Although the judges didn’t tip their hand today as to the outcome of the case, Clement’s [the lawyer appointed by the House Republican leadership to defend DOMA] goal today was to convince the judges otherwise. And, if he failed to do that, Clement ended his argument by noting the great strides that have been made by gay and lesbian people in the political process and suggesting that there was “another path than constitutionalization” of the issue — deferring to the political branches.

Maybe it’s just me, but when even the defense lawyer concedes the progress made by LGBT people in the political arena, it’s another indication that we’ve passed that cultural tipping point on LGBT equality.
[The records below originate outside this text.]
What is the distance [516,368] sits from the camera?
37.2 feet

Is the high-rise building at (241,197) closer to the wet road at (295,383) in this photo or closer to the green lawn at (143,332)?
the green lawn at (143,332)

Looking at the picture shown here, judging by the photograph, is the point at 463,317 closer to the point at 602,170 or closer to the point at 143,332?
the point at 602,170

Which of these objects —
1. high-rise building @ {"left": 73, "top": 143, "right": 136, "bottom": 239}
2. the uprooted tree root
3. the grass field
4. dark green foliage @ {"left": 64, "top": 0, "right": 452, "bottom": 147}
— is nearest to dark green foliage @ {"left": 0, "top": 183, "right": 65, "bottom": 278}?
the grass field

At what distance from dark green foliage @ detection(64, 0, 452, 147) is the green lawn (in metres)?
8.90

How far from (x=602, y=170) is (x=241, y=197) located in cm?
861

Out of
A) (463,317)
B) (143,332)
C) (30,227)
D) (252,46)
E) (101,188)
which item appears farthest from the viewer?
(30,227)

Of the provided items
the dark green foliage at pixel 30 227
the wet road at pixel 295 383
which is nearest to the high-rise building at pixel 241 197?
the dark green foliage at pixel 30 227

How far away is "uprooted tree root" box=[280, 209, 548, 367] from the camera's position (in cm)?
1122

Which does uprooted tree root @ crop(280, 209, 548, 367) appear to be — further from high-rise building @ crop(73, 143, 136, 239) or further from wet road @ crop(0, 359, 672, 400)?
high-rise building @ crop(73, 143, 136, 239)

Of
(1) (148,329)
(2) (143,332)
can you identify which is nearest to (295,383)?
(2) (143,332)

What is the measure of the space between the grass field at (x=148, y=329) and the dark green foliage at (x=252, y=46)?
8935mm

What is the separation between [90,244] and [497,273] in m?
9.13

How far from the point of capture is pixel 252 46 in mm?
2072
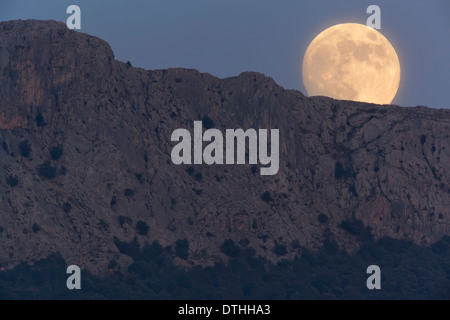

Sure, he’s trying to muck up the process by suggesting the court throw this issue back to Congress, but Clement’s concession is still worth noting.

Geidner notes that Acting Assistant Attorney General Stuart Delery, representing the federal defendants, strongly suggested in his closing argument that these cases would end up before the United States Supreme Court:

. . . Delery quoted at length from Supreme Court Justice Anthony Kennedy’s opinion in Lawrence v. Texas, in which a split court held almost a decade ago that sodomy laws are unconstitutional. Referencing Clement’s arguments about Congress’s reasons for passing DOMA, Delery told the judges today that Kennedy held then that “times can blind us to certain truths and later generations can see that laws once thought necessary and proper in fact serve only to oppress. As the Constitution endures, persons in every generation can invoke its principles in their own search for greater freedom.”

Telling the court that gay and lesbian people, living “open and honest lives,” have invoked those principles in this case, Delery said that the president and attorney general have done the same and urged the court to do so as well.